The Bilen (also variously transcribed as Blin, and also formerly known as the Bogo, Bogos or North Agaw) are a Cushitic ethnic group in the Eritrea. They are primarily concentrated in central Eritrea, in and around the city of Keren and further south toward Asmara, the nation's capital. They are split into three sub-tribes; Bet Tarqe, Bet Tawqe and Bab Jengeren which are split into further clans known as Hissat. The Tawke has six whereas the Tarke has five which each are divided into smaller kinship groups.

Origins
Tradition establishes an apparent connection between the Eritrean Bilen and the Ethiopian Agaw which can be seen in linguistic similarities between Agaw and Bilen.
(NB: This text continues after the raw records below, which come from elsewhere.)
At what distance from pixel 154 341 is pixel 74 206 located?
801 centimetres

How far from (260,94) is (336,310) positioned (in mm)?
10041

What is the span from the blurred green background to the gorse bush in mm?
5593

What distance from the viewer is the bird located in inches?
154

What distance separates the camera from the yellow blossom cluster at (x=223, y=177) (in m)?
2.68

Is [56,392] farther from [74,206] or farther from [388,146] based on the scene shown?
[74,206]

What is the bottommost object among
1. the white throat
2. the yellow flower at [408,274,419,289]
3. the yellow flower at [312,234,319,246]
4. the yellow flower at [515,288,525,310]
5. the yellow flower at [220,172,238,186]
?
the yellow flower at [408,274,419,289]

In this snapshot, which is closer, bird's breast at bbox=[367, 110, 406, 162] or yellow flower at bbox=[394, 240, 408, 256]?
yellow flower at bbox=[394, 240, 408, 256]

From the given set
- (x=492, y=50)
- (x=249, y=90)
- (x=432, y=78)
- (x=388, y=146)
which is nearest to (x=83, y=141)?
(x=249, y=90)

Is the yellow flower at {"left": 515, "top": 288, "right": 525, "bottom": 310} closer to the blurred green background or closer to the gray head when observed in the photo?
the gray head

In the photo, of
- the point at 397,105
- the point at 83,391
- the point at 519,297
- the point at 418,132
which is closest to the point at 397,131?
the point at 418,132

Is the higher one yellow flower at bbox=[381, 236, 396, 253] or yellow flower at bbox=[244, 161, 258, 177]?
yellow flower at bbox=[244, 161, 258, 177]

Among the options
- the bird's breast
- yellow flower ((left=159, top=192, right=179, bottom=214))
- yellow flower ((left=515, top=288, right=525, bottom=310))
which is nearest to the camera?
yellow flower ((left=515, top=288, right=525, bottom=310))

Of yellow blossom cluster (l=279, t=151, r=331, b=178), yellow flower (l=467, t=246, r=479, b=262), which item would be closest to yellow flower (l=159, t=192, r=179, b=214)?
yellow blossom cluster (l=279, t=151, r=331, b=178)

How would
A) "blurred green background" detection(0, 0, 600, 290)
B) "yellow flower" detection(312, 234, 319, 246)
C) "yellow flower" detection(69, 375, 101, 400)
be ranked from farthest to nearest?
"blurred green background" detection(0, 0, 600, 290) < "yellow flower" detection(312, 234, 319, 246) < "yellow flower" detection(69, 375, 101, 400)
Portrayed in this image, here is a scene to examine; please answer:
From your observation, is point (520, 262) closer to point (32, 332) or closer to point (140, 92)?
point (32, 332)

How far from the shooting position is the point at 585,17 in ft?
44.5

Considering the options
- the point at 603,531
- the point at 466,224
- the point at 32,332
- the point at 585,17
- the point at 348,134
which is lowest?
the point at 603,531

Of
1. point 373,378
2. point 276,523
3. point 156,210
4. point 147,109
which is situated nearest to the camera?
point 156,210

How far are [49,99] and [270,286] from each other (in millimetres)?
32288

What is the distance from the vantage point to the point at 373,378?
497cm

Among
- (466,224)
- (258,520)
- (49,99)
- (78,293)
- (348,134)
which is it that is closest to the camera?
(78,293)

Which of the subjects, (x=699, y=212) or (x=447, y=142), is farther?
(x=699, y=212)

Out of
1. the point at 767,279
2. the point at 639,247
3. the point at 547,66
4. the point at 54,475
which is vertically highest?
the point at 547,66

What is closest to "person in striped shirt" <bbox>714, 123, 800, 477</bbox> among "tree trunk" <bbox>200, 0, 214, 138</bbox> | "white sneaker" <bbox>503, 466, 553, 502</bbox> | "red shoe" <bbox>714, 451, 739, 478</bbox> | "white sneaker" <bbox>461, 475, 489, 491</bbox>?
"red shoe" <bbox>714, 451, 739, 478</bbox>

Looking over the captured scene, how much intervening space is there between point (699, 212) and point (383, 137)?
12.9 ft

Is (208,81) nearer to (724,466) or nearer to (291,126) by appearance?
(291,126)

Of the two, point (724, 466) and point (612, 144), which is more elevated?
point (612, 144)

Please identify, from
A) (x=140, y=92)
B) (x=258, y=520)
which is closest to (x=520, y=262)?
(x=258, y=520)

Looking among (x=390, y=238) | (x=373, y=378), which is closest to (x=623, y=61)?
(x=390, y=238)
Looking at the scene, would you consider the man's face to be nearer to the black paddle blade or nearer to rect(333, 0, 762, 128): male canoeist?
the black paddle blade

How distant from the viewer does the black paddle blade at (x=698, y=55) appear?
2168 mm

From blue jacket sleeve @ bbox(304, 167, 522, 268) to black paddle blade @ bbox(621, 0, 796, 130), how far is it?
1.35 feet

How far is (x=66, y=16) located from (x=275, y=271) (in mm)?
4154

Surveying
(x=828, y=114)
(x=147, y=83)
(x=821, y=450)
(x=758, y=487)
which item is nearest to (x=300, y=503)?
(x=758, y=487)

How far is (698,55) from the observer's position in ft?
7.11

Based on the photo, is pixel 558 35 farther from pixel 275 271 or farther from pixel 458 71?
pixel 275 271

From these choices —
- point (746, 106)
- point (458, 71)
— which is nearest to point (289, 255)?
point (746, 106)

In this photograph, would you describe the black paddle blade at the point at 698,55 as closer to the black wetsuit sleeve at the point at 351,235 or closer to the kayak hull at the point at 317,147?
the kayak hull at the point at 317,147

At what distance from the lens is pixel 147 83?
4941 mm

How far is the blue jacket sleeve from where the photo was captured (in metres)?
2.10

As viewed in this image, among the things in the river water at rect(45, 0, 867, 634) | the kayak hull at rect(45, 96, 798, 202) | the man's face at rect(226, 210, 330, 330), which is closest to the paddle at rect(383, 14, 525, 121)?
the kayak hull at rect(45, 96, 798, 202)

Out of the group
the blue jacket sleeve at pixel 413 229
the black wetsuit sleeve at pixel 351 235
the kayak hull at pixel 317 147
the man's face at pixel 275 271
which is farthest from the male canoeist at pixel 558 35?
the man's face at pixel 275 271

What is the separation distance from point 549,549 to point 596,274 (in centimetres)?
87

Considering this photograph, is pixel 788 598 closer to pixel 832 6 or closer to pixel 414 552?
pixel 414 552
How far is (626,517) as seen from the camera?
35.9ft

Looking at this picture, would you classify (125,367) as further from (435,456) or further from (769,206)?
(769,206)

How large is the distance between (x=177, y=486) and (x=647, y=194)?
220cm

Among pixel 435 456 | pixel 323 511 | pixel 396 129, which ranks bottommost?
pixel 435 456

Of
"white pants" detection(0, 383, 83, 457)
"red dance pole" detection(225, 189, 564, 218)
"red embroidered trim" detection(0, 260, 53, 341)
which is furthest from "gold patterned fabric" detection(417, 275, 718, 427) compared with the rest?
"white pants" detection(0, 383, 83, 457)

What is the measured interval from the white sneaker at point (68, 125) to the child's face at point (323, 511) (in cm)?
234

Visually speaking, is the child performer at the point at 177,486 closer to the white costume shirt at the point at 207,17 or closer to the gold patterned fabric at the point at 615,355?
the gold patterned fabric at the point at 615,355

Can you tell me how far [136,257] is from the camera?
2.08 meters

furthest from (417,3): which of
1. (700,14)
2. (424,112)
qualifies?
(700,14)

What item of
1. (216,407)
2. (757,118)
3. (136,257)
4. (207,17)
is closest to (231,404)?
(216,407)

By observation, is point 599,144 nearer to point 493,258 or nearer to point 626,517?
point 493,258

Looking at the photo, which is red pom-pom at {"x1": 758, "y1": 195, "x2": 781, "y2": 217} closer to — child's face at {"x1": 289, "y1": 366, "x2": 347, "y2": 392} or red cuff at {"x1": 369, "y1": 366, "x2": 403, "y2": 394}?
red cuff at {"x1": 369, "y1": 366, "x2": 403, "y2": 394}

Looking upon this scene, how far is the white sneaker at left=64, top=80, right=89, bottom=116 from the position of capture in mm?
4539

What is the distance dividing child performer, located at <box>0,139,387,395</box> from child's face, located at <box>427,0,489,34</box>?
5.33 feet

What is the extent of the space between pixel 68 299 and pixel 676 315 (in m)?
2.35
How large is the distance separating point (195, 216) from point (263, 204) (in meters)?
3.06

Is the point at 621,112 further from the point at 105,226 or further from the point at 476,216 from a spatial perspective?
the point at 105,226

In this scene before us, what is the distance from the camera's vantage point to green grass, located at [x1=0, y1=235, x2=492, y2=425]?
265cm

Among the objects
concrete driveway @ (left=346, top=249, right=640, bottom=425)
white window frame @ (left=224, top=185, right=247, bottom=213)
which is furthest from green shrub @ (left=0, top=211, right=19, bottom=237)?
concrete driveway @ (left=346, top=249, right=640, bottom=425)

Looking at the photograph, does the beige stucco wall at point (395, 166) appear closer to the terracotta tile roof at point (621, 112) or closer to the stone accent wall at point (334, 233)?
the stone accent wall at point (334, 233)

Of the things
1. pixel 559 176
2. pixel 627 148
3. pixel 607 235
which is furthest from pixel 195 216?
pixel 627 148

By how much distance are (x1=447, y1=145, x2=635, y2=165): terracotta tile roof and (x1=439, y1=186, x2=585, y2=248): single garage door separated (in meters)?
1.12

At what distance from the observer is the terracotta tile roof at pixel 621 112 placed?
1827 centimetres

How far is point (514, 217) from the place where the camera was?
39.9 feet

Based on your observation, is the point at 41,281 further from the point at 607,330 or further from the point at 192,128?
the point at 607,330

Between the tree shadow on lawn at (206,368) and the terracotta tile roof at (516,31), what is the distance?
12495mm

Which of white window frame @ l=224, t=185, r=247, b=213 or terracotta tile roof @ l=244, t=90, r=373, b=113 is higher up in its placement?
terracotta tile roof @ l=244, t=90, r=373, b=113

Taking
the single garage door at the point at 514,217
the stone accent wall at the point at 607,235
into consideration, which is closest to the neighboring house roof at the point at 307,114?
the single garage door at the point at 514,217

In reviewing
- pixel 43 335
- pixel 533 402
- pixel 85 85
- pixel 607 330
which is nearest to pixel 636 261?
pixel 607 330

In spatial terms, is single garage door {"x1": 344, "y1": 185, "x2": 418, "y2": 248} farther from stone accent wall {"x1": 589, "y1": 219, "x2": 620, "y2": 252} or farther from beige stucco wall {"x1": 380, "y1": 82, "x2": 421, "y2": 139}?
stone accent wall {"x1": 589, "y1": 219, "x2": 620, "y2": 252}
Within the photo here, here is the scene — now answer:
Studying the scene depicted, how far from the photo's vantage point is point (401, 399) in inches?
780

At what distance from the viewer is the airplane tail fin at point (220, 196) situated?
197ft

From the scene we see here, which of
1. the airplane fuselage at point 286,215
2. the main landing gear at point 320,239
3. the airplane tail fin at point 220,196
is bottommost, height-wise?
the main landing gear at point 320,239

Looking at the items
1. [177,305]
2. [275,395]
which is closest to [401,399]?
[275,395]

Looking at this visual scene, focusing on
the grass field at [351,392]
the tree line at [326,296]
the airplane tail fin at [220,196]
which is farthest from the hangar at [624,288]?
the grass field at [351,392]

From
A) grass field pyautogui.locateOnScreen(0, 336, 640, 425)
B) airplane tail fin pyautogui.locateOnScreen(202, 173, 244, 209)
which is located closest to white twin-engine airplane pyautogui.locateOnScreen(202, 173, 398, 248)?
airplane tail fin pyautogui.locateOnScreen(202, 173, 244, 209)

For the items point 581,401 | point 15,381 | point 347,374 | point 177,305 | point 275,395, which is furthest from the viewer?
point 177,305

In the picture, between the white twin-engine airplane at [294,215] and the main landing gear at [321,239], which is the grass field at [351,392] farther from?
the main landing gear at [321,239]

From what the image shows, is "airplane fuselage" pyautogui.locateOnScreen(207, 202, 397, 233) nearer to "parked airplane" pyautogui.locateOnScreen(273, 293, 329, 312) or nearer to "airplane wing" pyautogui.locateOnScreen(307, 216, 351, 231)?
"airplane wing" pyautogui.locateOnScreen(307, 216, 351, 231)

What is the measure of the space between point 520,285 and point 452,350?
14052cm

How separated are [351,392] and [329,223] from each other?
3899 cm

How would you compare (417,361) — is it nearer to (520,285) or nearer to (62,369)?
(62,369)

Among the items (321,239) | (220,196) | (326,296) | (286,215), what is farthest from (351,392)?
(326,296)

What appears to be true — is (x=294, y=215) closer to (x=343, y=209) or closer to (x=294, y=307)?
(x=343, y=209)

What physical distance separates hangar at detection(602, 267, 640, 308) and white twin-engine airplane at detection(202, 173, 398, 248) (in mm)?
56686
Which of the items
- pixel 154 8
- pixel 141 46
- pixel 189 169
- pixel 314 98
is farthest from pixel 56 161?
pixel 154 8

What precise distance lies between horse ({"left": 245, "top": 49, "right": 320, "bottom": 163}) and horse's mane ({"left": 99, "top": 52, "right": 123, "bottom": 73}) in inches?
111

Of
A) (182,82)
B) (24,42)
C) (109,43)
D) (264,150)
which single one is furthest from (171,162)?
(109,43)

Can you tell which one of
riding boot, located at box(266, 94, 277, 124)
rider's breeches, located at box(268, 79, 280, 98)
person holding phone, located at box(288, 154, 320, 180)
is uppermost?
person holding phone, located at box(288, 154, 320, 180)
The presence of many identical place names in the areas around Lasta and Bogos in central Eritrea further alludes to some historical connection between the two groups. According to local oral tradition, the Bilen lived to the Eritrean plateau from Lasta around the 6th or 7th century when Queen Ben Hammawiya invaded the Lasta province from the North. They then also partially subdued the prior Tigre population. A second wave of migration may have occurred according to historians during the fall of the Zagwe dynasty in 1570. The Bilen first appear in historical records from the 6th century onwards. Some of The Bilen/Agaw ruled Eritrea and Ethiopia for 300 years.

Religion
The Bilen practice both Islam and Christianity. Muslim adherents mainly inhabit rural areas and have intermingled with the adjacent Tigre, while Christian Bilen tend to reside in urban areas and have intermingled with the Tigrinya People (Biher-Tigrinya). Sunni Islam is followed by half of the Bilen, with the other half adhering to Christianity of various denominations. The religious diversity of the Bilen has aided the peaceful coexistence among them with little conflict arising due to religious differences. The Bilen were originally Coptic Christians. In the mid to late 19th century during the Egyptian invasion of the Keren highlands (1860-1876) the Bet Tawqe clan accepted Islam, adopting the faith of their new overlords. The Bet Tarqe clan of the Bilen adopted Catholicism at the hands of French missionaries who offered to protect them from Beni-Amer raids in the area during the second half of the 19th century. There are a few mission-converted Protestants and few Bilen have retained their old Coptic Orthodox beliefs.

Economy 
The traditional livelihood of most Bilen consisted of pastoralism. However, the recent migration of other groups into the area resulted in the Bilens taking up other occupations including farming. Most modern Bilen are animal herders and farmers.

Language
The Bilen speak the Bilen language as a mother tongue, which belongs to the Cushitic branch of the Afro-Asiatic language family. Many also speak other Afro-Asiatic languages such as Tigre and Tigrinya. In addition, younger Bilen often employ Arabic words and expressions in their everyday speech.